The Federal Reserve System, along with the Business Payments Coalition (BPC) and 115 industry organisations, is working to speed the adoption of digital payments by establishing new standards for electronic remittance data that can be used to build a virtual network for delivering e-invoices.
So far, 73 organizations have joined the payments industry effort that will enable businesses to exchange electronic invoices, while another 42 have done the same to facilitate electronic delivery of remittance information, the joint announcement said.
“This innovative work will catalyse B2B payments modernization and shape the future of the payments industry,” Shonda Clay, executive vice president and chief of customer and industry engagement at the Federal Reserve, said in a press release announcing the formation of the groups.
Less Manual, More Multinational
In the first of the newly announced efforts, participants in the E-invoice Exchange Market pilot program will build and test a virtual network that enables businesses to exchange invoices with one another by establishing a secure, open e-invoice delivery framework between providers. This trial program will run through the end of next year with the goal of establishing an operational B2B invoice exchange framework for the U.S. market in 2023.
“Paper invoices are highly inefficient and more expensive for the buyer and supplier,” BPC notes on its website. “An electronic invoice (e-Invoice) offers an opportunity to reduce manual effort for both buyers and suppliers—while supporting multinational compliance.”

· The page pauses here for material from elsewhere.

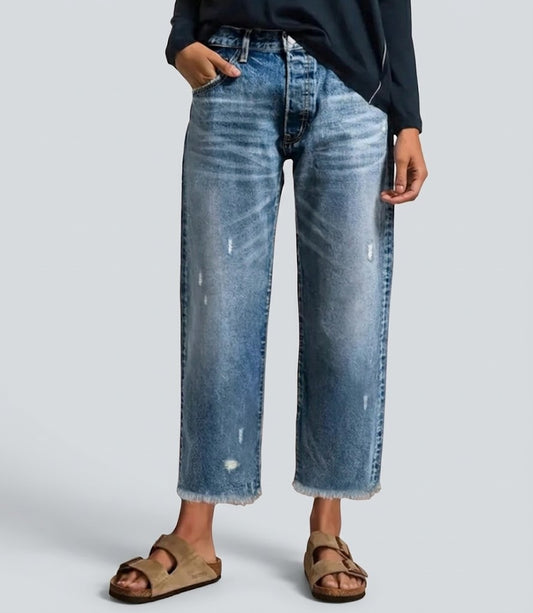 Vaqueros rectos ™ cortos retro para mujer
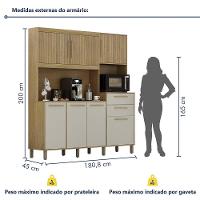 Armário De Cozinha 7 Portas 2 Gavetas Quartzo Valdemóveis Cinamomo/off White - 7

An e-invoice exchange framework operates similarly to the email exchange frameworks in which users sign up with an email provider to send and receive email, the Federal Reserve explains on its website.
“In an exchange network, service providers act as access points to deliver and receive data and information for their business clients. Instead of email, in the exchange framework, they deliver businesses’ e-invoice data.”

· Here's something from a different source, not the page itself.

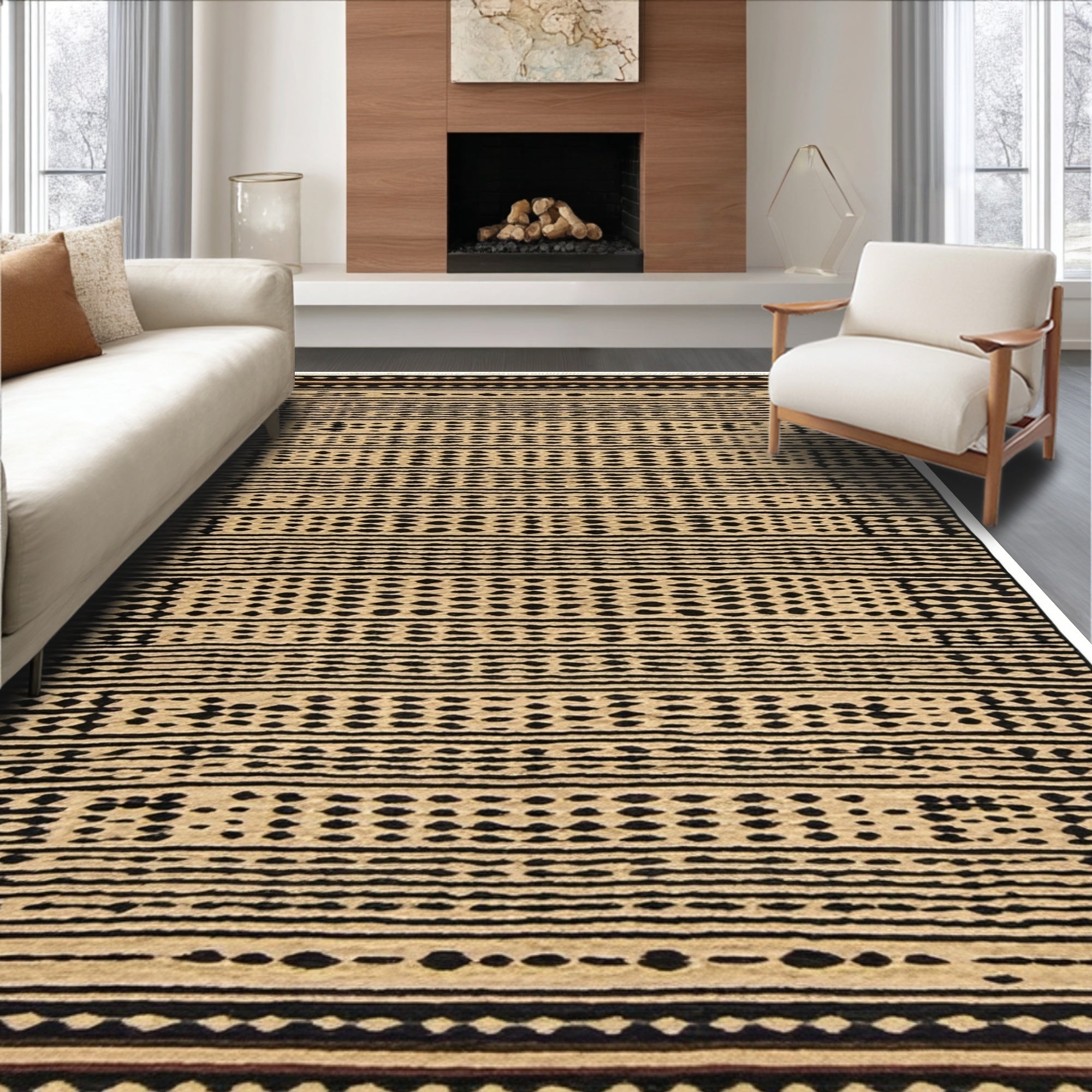 Ultra Soft Area Rug, Non Slip, Stain Resistant, Washable Area Rugs for Living Room, Bedroom, Animal Print Living Room Plush Home Decor Mat(Beige)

Lowering Costs, Improving Efficiency
In the other effort announced Tuesday, Remittance Delivery Assessment Work Group participants will help determine the viability of a framework to support the exchange of electronic information across all payment types. Its goal is to enable efficient delivery and acceptance of electronic remittance information for B2B payments in the U.S. This group’s work through mid-2022 will leverage the progress and momentum generated by the BPC to transform the delivery of electronic remittance information.
“The BPC supports industry efforts to align on a common core of remittance content and delivery methods that promote broad adoption of electronic remittance data,” the organization explains on its website. “While the remittance solutions landscape is still evolving, electronic remittance capabilities play a strong role in reducing payment application costs and improving overall efficiency.”
Bettering Collection Cycles, Reducing Days Sales Outstanding
Automation can help firms improve their collection cycles and reduce the average days sales outstanding (DSO). In fact, 62% of the firms that have adopted automated accounts receivable (AR) processes benefited from improved DSO and 49% achieved lower delinquency rates, according to the B2B Payments Innovation Readiness Playbook done by PYMNTS in collaboration with American Express.
Firms that rely on automated methods for their payment collection efforts follow up earlier on their overdue payments and ultimately end up with shorter DSO cycles, the report notes, meaning that remaining competitive requires businesses to kick their automation plans into overdrive.